● **AUFGABEN**:
1. Geben Sie den Abschnitt des Textes über Verhandlungen mit Trump, beginnend bei „Es gibt gute“ und weiter bis einschließlich „und Siege erringen.“, erneut wieder und tauschen Sie dabei „Instrumenten“ gegen „Werkzeugen“ aus.
2. Welche zwei grundsätzlichen Erkenntnisse nennt der vorliegende Text als wichtig für jede Verhandlung?

● **VORLIEGENDER TEXT**:
++++
Es gibt gute Gründe anzunehmen, dass persönliche Sympathien eine erhebliche Rolle in Trumps Entscheidungen spielen. Es geht also auch darum, wie man als Verhandlungspartner eine persönliche Ebene schafft, die zu einem besseren Ergebnis führt. Schmeichelei und persönliche Bindungen werden da zu wichtigen Instrumenten.

Trump will umschmeichelt werden – und Siege erringen.
Ja. Das führt mich zu zwei grundsätzlichen Erkenntnissen, die meiner Meinung nach für jede Verhandlung wichtig sind – egal ob zwischen Einzelpersonen, Unternehmen oder Staaten: Erstens, man muss sich selbst kennen. Zweitens, man muss sein Gegenüber kennen. Sich selbst zu kennen bedeutet: Was ist uns am wichtigsten? Wofür kämpfen wir am härtesten? Worauf könnten wir im Notfall verzichten? Darüber muss sich die Schweizer Verhandlungsdelegation absolut im Klaren sein. Das ist gerade in Situationen mit wenig Verhandlungsmacht absolut zentral: Falls wir überhaupt etwas bekommen, was ist dann das Wichtigste?
++++
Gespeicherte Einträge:
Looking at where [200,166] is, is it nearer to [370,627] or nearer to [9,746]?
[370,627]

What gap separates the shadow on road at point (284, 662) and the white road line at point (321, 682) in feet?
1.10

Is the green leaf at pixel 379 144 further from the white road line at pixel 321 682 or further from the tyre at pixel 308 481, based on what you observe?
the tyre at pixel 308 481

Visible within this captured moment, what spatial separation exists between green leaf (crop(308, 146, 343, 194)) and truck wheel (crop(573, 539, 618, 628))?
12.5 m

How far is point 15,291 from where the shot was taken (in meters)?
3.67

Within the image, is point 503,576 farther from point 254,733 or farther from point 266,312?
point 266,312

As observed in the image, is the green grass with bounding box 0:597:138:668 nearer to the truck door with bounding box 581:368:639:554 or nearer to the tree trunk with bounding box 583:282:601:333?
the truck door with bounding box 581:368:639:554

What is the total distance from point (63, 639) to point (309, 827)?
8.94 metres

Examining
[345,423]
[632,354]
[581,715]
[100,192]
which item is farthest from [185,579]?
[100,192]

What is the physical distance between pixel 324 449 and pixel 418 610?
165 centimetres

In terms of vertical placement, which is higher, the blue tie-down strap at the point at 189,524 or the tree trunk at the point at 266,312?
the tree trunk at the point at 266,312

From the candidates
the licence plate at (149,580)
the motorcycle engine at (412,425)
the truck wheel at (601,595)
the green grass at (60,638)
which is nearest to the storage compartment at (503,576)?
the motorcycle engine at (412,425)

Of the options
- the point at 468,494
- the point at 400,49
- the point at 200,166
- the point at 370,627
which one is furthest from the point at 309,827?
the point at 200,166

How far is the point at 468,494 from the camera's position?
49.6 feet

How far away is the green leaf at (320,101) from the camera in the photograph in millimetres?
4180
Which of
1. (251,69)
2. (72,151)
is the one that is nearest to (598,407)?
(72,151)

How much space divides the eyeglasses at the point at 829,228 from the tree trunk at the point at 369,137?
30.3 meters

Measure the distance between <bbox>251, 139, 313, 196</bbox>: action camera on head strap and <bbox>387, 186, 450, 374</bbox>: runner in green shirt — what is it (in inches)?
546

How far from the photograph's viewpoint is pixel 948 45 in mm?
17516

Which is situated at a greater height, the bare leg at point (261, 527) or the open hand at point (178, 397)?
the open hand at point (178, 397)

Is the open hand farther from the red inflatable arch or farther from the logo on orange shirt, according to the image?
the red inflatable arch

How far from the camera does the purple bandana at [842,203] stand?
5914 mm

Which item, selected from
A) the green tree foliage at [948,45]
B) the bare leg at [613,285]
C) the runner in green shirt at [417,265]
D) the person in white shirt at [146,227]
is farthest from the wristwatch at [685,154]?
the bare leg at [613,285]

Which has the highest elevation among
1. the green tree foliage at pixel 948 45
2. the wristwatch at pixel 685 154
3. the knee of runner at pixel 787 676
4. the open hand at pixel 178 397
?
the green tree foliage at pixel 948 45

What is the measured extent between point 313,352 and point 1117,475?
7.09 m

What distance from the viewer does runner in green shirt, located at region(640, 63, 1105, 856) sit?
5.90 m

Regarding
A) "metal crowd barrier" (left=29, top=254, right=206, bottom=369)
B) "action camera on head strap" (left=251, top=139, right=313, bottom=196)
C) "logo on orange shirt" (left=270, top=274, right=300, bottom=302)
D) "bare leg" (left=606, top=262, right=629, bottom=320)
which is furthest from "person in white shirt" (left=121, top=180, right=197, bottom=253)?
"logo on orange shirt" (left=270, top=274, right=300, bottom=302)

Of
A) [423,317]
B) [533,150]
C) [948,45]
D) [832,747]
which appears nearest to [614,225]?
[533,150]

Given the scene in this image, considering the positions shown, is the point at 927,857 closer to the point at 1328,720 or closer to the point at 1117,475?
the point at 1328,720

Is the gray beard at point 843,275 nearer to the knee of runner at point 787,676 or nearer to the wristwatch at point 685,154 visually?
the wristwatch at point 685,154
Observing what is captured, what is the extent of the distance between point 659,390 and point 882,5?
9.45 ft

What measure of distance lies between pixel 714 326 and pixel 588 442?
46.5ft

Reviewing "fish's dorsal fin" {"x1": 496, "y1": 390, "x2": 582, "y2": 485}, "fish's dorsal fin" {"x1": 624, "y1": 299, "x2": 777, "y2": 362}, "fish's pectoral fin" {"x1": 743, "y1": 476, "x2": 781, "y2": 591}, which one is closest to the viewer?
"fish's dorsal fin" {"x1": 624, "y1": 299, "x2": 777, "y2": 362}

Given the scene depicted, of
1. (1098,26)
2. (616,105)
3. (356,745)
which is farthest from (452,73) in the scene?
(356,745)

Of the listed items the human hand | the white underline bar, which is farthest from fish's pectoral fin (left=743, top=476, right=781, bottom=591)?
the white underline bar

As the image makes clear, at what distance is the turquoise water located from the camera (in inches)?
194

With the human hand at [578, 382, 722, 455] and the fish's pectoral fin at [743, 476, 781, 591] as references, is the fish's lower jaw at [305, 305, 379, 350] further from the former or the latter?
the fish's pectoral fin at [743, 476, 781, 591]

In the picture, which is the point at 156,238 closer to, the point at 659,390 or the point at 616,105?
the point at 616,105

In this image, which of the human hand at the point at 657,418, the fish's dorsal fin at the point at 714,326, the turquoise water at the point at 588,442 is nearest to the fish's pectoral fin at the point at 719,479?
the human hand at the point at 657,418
++++
● **LÖSUNGEN**:
1.
Es gibt gute Gründe anzunehmen, dass persönliche Sympathien eine erhebliche Rolle in Trumps Entscheidungen spielen. Es geht also auch darum, wie man als Verhandlungspartner eine persönliche Ebene schafft, die zu einem besseren Ergebnis führt. Schmeichelei und persönliche Bindungen werden da zu wichtigen Werkzeugen.

Trump will umschmeichelt werden – und Siege erringen.

2. Man muss sich selbst kennen, und man muss sein Gegenüber kennen.